The fifth term of an arithmetic sequence is 11. If the difference between two consecutive terms is 1, what is the product of the first two terms?
a , a+d, a+2d ..... a+(n-1)d
or
an = a +(n-1)d
a5 = a + 4 (1) = 11
so
a = 7
7 * 8 = 64-8 :)
56
To find the product of the first two terms of an arithmetic sequence, we need to determine the value of the first term.
Let's assume the first term of the arithmetic sequence is 'a', and the common difference between consecutive terms is 'd'.
Given that the difference between two consecutive terms is 1, we can write the second term as 'a + d', the third term as 'a + 2d', and so on.

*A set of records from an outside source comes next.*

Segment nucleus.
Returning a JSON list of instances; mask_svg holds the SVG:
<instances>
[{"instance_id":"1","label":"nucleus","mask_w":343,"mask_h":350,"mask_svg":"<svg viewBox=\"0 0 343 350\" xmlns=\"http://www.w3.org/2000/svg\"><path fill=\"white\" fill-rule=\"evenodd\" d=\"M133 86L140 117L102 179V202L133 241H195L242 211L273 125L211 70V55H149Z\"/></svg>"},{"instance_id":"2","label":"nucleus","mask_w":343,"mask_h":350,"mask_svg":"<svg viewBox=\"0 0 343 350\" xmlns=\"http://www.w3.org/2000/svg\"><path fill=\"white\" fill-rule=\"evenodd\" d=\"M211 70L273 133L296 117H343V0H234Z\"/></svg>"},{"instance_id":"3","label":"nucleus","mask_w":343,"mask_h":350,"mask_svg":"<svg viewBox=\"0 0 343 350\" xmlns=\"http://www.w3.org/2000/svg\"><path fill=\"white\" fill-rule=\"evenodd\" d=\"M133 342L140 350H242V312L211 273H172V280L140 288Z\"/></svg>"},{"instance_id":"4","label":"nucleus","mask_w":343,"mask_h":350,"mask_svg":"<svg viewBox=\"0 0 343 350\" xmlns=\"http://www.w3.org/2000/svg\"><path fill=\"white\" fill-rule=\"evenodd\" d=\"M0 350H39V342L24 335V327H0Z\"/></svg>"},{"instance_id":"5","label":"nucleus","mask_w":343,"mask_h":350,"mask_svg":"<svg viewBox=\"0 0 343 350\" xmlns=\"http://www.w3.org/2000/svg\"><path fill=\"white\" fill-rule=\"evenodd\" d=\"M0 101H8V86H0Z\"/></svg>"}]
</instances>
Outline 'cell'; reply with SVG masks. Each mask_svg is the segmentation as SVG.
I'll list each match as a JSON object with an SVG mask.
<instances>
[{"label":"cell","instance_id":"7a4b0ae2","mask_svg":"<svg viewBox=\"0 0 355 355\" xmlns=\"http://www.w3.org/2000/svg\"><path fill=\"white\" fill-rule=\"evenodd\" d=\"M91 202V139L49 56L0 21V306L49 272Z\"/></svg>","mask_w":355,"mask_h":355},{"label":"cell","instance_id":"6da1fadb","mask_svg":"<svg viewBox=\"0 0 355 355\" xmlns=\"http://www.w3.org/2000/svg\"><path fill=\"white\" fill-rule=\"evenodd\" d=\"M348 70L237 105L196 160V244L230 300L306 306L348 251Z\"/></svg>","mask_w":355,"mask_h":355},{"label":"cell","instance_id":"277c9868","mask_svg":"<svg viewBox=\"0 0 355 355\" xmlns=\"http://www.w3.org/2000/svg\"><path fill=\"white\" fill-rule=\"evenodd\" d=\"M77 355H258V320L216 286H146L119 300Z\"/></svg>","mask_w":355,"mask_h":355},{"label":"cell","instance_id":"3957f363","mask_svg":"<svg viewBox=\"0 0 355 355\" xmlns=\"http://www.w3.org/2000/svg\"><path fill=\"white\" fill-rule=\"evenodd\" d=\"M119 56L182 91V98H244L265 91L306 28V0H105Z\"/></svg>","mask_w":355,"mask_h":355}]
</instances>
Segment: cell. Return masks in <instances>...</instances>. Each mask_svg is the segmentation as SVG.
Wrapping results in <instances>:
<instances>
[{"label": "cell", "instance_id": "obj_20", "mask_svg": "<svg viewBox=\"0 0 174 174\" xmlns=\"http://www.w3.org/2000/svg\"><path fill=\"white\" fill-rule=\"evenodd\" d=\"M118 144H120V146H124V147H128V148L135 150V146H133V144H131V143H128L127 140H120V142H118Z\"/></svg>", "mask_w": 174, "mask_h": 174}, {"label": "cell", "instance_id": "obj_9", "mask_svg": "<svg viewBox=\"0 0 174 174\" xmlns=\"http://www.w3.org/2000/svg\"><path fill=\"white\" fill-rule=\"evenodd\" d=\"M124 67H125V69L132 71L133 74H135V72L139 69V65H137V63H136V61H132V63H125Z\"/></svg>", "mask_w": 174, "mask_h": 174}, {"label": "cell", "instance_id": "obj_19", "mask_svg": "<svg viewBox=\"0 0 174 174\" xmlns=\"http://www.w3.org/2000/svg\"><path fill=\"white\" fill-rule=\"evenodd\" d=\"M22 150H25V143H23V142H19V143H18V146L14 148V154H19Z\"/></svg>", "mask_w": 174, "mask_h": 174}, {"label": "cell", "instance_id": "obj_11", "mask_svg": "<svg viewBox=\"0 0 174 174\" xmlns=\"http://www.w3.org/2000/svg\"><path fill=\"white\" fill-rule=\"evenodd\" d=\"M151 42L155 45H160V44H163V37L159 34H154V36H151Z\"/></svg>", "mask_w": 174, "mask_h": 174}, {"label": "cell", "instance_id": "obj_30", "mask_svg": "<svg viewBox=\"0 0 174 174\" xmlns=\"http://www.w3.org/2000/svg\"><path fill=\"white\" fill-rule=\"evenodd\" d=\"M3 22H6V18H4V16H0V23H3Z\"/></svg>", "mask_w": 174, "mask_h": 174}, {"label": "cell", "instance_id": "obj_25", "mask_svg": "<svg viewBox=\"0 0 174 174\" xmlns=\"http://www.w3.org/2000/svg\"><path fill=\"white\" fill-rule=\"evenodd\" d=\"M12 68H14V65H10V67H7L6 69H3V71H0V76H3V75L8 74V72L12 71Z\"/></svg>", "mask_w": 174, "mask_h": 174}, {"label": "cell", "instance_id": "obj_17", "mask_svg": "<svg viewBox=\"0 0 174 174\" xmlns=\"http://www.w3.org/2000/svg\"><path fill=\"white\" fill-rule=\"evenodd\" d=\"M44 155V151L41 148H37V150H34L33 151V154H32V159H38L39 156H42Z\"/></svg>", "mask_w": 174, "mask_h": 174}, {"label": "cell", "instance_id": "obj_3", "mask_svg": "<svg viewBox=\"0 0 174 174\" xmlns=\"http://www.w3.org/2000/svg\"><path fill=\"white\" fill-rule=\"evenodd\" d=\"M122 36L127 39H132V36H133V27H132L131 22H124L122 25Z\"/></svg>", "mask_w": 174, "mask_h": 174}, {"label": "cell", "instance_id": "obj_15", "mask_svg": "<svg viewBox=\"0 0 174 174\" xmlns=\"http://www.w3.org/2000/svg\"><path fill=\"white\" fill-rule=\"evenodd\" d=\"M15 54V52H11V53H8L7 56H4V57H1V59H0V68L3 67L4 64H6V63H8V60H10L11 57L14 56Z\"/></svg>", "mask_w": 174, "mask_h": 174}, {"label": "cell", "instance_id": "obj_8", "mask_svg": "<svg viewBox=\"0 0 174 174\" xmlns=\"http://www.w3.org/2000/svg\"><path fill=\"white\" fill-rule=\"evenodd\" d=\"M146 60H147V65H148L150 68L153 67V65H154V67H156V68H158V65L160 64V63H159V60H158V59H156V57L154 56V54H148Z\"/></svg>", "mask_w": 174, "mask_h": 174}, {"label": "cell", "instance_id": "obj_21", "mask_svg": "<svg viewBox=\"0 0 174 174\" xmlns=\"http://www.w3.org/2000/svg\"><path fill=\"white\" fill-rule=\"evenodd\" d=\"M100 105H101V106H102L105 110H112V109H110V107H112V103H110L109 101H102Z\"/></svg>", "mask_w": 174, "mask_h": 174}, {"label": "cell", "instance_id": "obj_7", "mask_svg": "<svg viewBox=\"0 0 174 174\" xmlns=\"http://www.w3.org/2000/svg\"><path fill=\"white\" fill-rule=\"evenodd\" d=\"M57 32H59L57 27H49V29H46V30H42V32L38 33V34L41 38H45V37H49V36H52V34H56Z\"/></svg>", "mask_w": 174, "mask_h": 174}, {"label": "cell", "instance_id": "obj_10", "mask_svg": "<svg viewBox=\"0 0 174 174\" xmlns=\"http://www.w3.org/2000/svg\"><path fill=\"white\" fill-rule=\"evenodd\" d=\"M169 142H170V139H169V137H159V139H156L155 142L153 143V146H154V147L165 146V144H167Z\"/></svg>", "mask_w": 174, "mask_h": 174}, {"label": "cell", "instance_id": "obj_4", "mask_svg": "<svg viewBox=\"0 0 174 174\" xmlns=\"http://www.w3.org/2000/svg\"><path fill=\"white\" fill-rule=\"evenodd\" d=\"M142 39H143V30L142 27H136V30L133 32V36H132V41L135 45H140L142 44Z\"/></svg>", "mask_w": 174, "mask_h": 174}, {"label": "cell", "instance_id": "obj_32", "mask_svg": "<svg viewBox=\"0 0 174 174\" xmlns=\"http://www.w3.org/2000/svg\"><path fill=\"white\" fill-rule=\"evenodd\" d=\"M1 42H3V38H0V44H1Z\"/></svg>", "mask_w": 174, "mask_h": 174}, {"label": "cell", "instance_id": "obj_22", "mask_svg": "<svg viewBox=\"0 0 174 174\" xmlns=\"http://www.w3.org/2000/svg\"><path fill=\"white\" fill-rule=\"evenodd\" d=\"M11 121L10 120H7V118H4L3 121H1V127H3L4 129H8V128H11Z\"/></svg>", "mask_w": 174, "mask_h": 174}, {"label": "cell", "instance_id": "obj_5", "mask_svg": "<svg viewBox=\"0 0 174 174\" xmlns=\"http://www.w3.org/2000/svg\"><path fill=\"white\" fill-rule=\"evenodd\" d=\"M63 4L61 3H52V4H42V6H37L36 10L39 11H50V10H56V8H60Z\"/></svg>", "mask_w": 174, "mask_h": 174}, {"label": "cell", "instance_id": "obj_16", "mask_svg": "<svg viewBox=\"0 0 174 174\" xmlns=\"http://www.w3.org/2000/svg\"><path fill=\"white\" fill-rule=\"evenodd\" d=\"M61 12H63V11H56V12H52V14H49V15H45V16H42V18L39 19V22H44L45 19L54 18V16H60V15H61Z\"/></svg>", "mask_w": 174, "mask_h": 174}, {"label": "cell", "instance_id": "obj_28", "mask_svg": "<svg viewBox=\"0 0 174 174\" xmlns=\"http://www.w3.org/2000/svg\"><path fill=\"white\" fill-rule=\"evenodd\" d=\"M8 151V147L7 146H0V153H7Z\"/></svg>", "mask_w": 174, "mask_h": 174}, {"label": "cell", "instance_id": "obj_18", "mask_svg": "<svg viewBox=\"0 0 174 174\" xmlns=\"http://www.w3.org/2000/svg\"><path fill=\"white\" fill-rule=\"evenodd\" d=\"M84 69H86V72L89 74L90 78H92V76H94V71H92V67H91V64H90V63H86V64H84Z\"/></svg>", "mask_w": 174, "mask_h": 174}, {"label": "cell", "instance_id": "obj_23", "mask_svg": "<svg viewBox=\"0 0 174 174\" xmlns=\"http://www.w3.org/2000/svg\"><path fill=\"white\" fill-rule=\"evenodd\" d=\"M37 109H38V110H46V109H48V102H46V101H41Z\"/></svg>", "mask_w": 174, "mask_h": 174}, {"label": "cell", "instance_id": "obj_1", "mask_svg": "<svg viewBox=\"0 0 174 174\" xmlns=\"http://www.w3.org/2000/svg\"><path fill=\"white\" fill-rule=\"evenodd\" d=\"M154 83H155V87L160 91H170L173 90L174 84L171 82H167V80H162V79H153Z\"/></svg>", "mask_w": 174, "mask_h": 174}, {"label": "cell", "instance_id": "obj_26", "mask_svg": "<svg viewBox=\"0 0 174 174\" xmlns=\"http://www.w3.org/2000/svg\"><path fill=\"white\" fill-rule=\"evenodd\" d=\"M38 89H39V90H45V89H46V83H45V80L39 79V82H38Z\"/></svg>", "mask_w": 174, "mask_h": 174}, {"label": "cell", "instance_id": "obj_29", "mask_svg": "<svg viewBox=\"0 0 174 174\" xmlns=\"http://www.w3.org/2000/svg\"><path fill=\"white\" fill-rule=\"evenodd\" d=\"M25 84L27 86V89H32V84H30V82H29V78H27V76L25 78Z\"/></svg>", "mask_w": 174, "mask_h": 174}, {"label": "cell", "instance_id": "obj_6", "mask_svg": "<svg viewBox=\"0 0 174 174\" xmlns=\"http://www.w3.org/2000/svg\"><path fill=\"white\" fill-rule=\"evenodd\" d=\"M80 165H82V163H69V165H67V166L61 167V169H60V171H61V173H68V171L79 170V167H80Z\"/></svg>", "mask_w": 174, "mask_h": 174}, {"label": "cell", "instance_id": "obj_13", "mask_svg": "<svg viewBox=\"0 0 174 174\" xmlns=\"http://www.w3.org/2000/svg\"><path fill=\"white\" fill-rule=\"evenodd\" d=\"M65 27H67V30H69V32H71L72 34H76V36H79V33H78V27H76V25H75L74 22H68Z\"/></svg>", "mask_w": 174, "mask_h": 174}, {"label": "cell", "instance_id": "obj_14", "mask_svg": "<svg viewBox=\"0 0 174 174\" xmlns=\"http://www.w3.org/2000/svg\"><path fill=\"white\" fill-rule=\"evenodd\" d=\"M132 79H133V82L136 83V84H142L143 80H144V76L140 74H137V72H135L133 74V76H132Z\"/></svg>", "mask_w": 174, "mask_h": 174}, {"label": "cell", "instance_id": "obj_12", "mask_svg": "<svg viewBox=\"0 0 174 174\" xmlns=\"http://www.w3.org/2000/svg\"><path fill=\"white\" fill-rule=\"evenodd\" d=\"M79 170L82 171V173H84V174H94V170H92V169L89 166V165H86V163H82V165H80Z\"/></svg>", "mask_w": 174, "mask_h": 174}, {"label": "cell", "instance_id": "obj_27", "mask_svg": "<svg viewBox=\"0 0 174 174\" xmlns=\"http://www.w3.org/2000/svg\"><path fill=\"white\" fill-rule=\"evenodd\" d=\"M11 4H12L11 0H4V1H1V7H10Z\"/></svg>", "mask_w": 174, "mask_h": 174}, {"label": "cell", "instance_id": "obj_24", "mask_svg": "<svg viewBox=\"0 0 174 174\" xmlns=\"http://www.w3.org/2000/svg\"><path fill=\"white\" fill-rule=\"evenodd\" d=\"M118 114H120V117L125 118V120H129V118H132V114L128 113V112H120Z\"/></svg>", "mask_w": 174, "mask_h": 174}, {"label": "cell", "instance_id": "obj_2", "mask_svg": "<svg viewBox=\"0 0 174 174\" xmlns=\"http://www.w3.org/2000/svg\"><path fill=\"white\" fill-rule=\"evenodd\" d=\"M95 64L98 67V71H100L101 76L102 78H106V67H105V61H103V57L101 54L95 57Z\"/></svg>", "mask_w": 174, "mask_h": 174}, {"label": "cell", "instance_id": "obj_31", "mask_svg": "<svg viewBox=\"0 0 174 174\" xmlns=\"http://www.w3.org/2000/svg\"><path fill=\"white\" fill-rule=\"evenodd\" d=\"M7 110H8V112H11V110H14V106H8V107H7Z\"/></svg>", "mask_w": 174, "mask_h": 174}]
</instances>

Since we are told that the fifth term of the sequence is 11, we can write this as:
a + 4d = 11
Now, let's substitute the value of 'a + 4d' into the equation:
a + 4d = 11
a = 11 - 4d
To find the product of the first two terms, we multiply 'a' and 'a + d':
(a) * (a + d)
Substitute the value of 'a' from the previous equation:
(11 - 4d) * (11 - 4d + d)
Simplify the expression:
(11 - 4d) * (11 - 3d)
Expand the expression:
121 - 33d + 12d - 4d^2
Combine like terms:
121 - 21d - 4d^2
The product of the first two terms is 121 - 21d - 4d^2.